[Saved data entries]
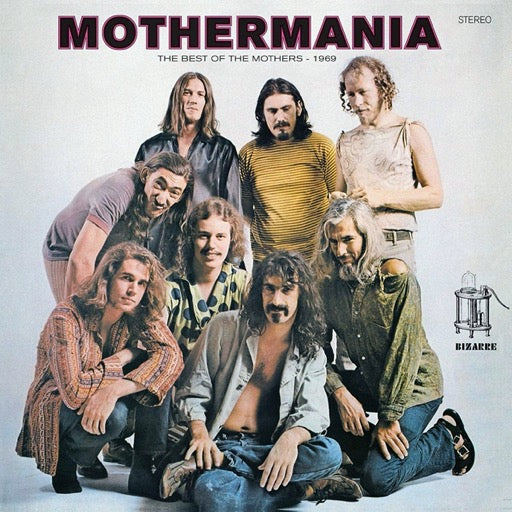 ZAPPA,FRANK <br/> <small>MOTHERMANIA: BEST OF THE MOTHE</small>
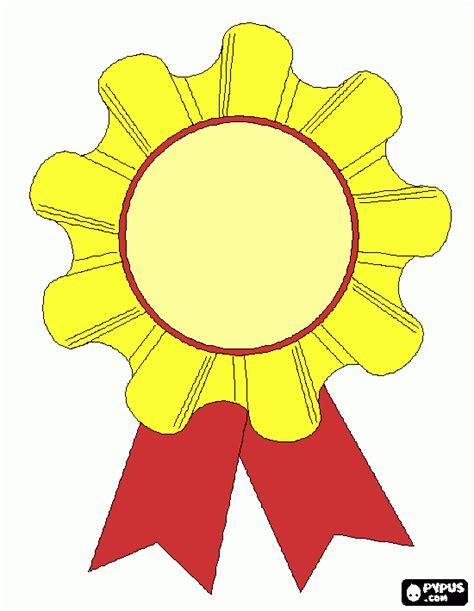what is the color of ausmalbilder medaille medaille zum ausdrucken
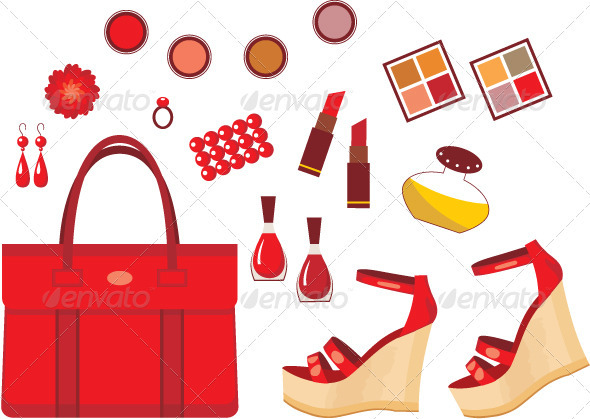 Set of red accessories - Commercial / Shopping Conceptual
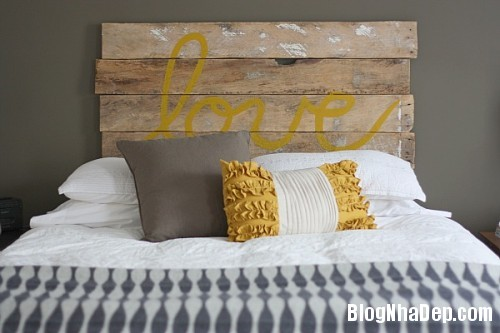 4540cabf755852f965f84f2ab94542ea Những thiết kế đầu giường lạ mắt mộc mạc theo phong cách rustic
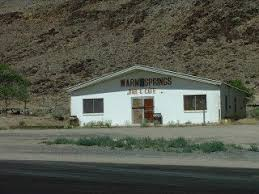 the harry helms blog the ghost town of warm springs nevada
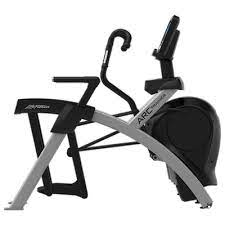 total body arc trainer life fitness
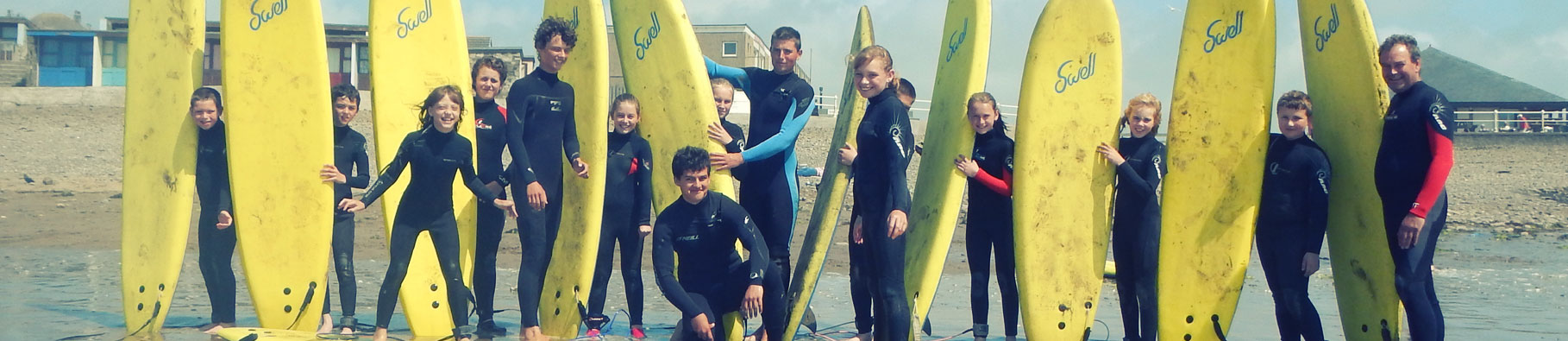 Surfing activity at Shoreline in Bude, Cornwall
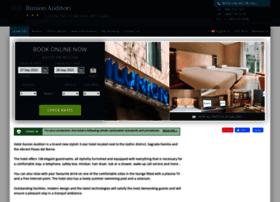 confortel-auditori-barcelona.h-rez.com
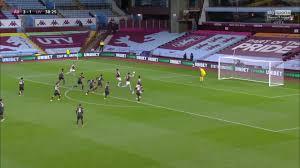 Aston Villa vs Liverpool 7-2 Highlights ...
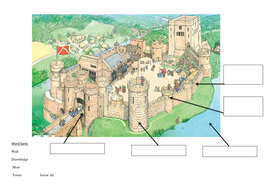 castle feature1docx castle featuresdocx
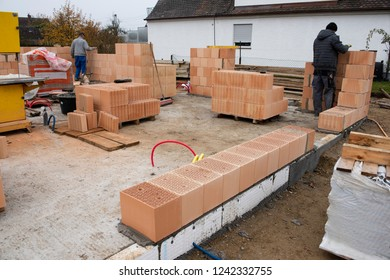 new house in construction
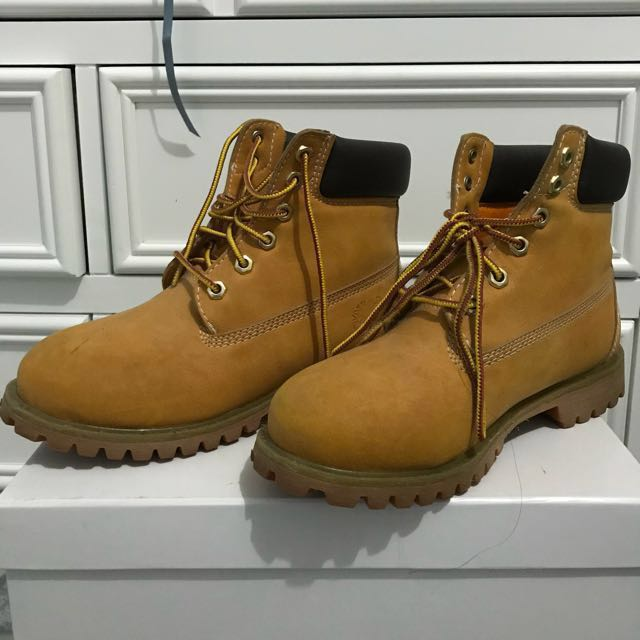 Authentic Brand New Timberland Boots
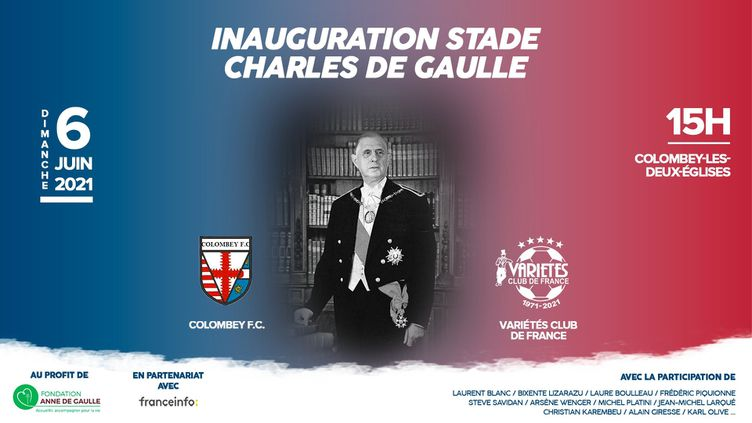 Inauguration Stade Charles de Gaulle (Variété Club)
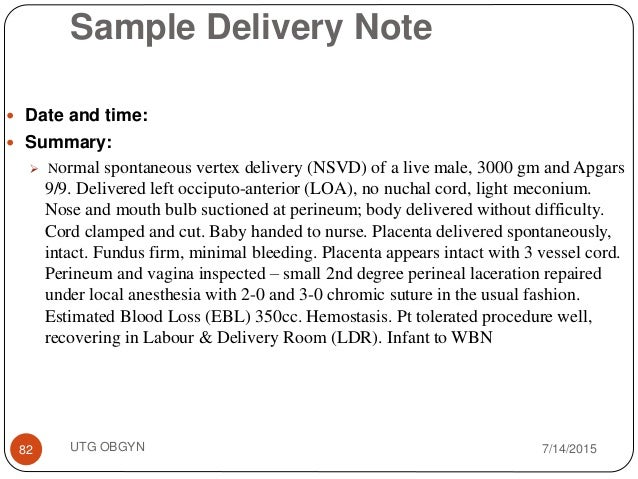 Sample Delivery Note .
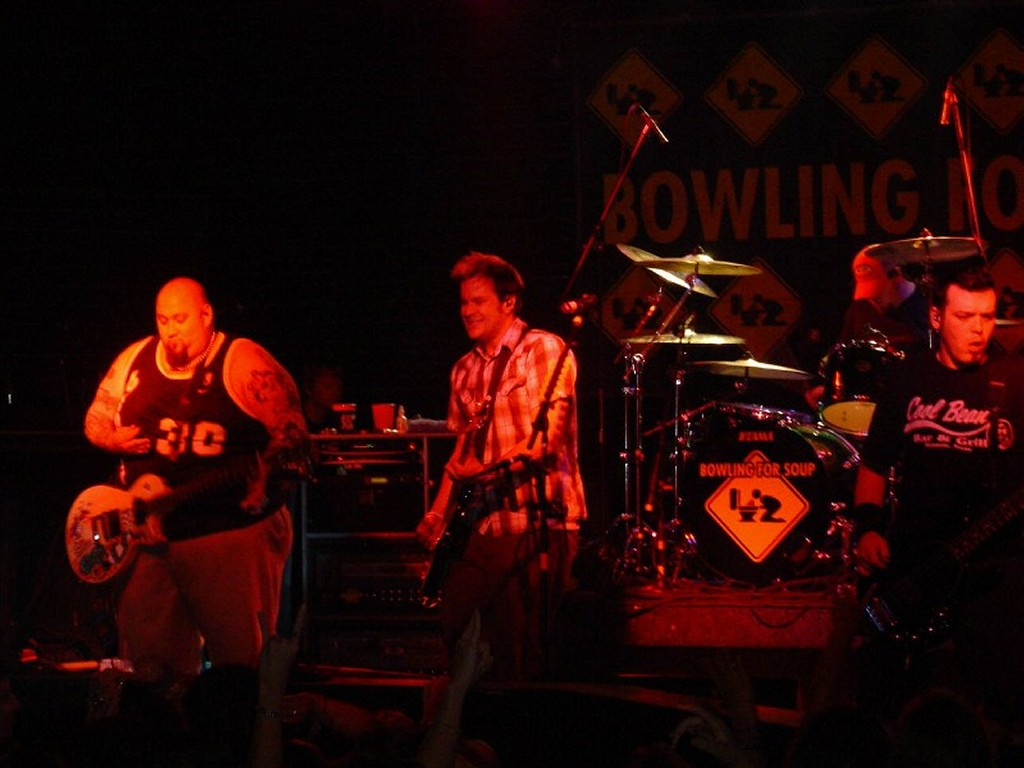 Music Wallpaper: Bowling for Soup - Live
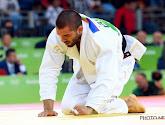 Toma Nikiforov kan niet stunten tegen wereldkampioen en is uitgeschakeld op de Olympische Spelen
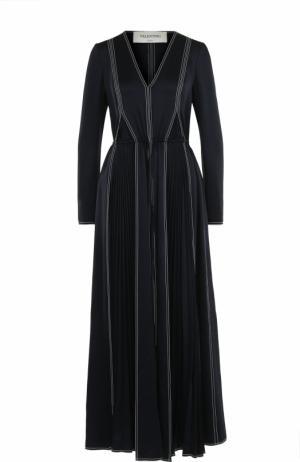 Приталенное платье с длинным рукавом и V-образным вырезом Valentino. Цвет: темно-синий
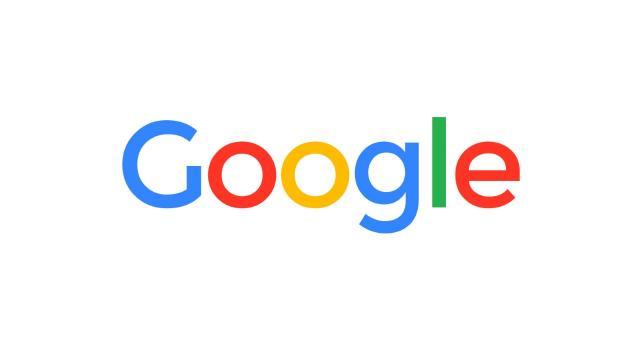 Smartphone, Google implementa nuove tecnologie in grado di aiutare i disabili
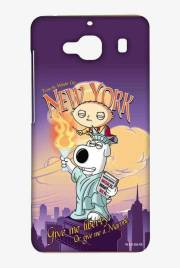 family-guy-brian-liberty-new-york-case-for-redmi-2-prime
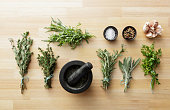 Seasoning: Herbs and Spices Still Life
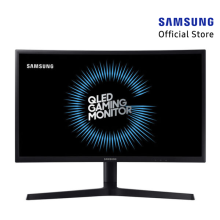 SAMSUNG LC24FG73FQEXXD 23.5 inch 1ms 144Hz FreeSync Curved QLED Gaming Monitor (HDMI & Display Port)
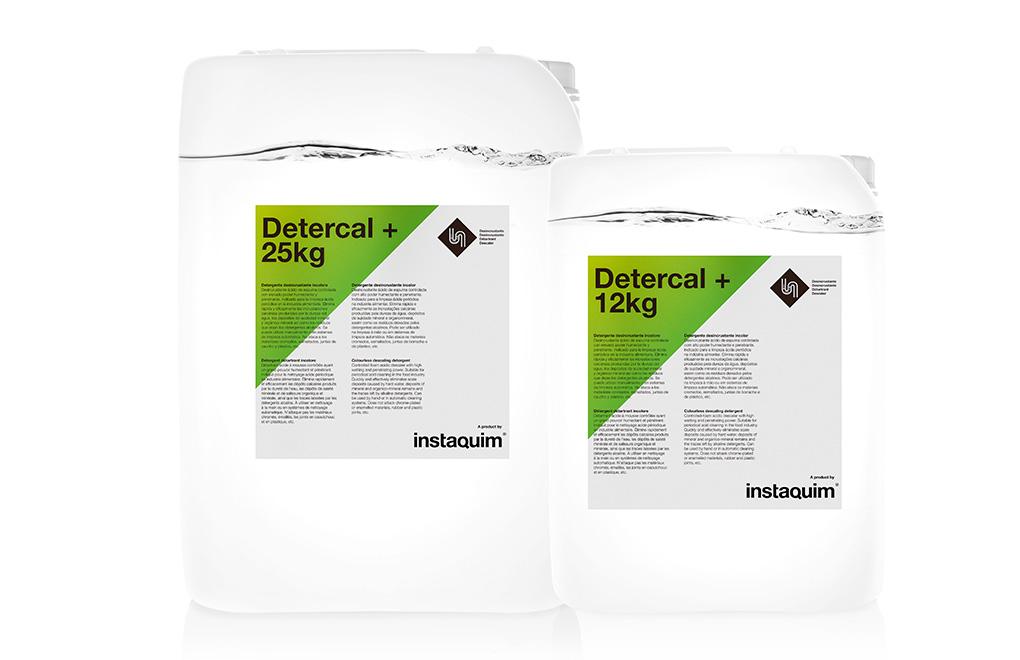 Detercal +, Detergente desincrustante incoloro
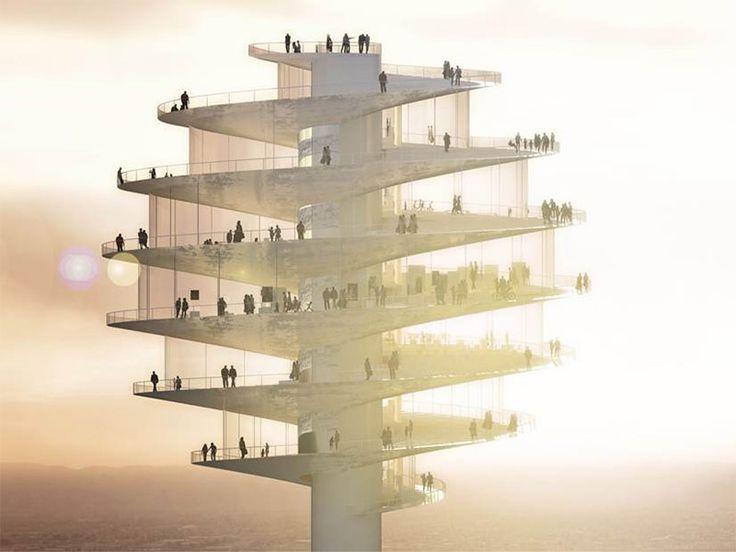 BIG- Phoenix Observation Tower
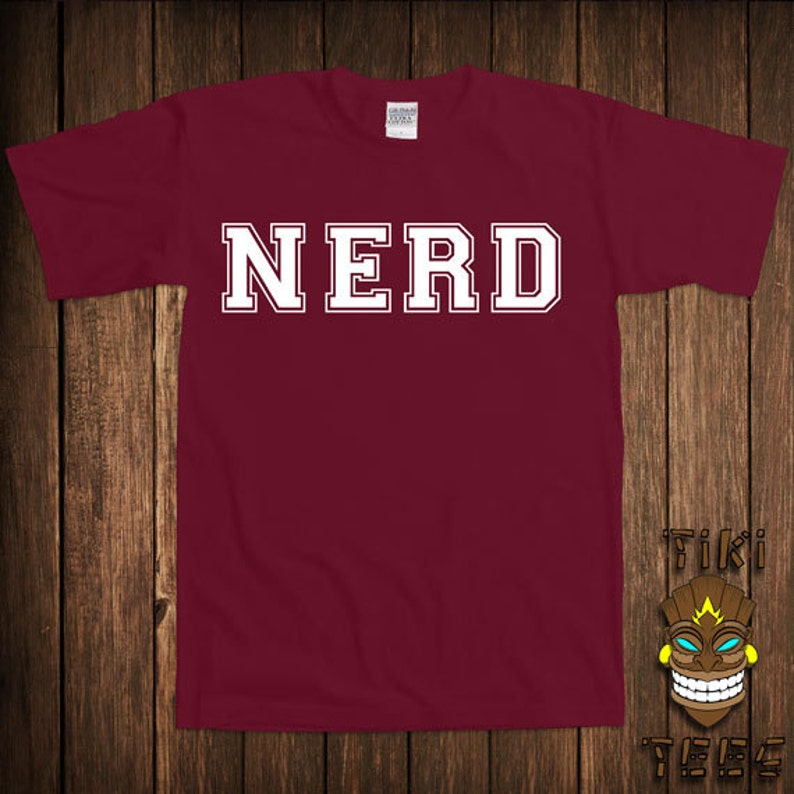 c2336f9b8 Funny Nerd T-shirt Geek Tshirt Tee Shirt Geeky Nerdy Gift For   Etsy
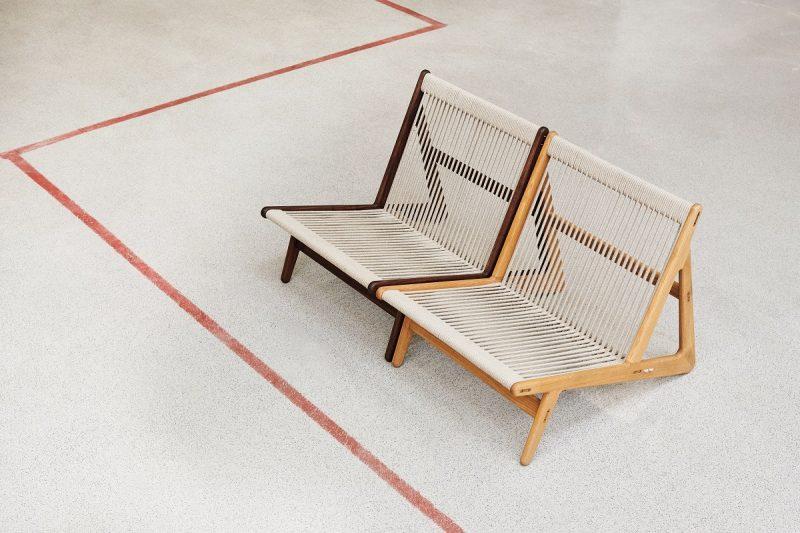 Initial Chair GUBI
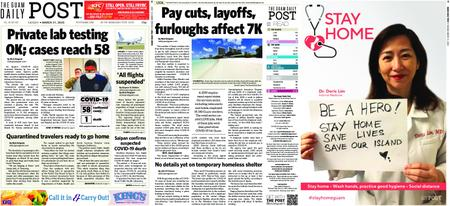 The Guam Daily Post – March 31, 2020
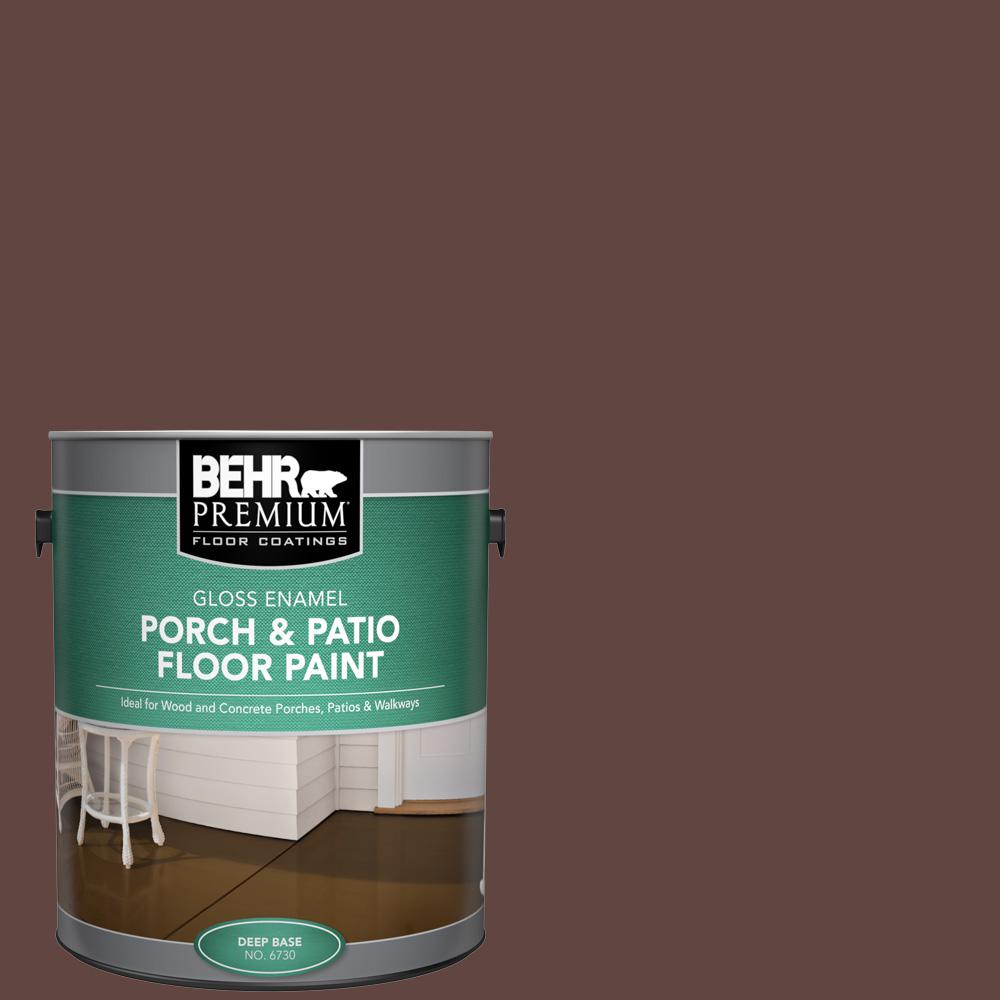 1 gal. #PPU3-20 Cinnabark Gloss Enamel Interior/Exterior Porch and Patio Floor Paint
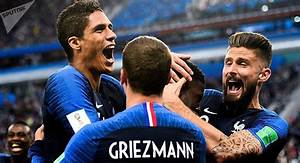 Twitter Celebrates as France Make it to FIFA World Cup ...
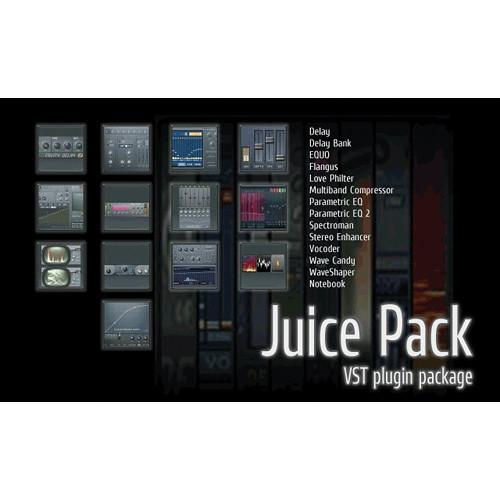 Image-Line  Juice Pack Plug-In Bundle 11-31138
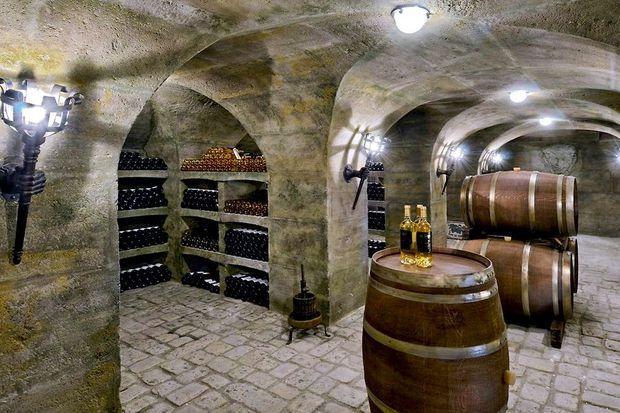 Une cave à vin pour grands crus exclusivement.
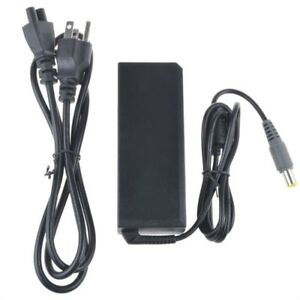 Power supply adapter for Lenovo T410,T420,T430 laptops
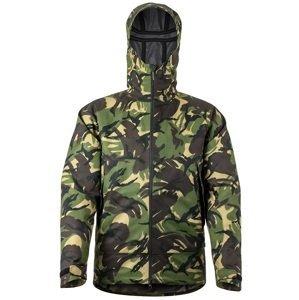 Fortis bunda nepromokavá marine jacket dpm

**What is being asked**
Each line of the records is to be reproduced exactly, and each picture dropped.

**Exercise solution**
 ZAPPA,FRANK <br/> <small>MOTHERMANIA: BEST OF THE MOTHE</small>
what is the color of ausmalbilder medaille medaille zum ausdrucken
 Set of red accessories - Commercial / Shopping Conceptual
 4540cabf755852f965f84f2ab94542ea Những thiết kế đầu giường lạ mắt mộc mạc theo phong cách rustic
 the harry helms blog the ghost town of warm springs nevada
 total body arc trainer life fitness
 Surfing activity at Shoreline in Bude, Cornwall
 confortel-auditori-barcelona.h-rez.com
 Aston Villa vs Liverpool 7-2 Highlights ...
 castle feature1docx castle featuresdocx
 new house in construction
 Authentic Brand New Timberland Boots
 Inauguration Stade Charles de Gaulle (Variété Club)
 Sample Delivery Note .
 Music Wallpaper: Bowling for Soup - Live
 Toma Nikiforov kan niet stunten tegen wereldkampioen en is uitgeschakeld op de Olympische Spelen
 Приталенное платье с длинным рукавом и V-образным вырезом Valentino. Цвет: темно-синий
 Smartphone, Google implementa nuove tecnologie in grado di aiutare i disabili
 family-guy-brian-liberty-new-york-case-for-redmi-2-prime
 Seasoning: Herbs and Spices Still Life
 SAMSUNG LC24FG73FQEXXD 23.5 inch 1ms 144Hz FreeSync Curved QLED Gaming Monitor (HDMI & Display Port)
 Detercal +, Detergente desincrustante incoloro
 BIG- Phoenix Observation Tower
 c2336f9b8 Funny Nerd T-shirt Geek Tshirt Tee Shirt Geeky Nerdy Gift For   Etsy
 Initial Chair GUBI
 The Guam Daily Post – March 31, 2020
 1 gal. #PPU3-20 Cinnabark Gloss Enamel Interior/Exterior Porch and Patio Floor Paint
 Twitter Celebrates as France Make it to FIFA World Cup ...
 Image-Line  Juice Pack Plug-In Bundle 11-31138
 Une cave à vin pour grands crus exclusivement.
 Power supply adapter for Lenovo T410,T420,T430 laptops
 Fortis bunda nepromokavá marine jacket dpm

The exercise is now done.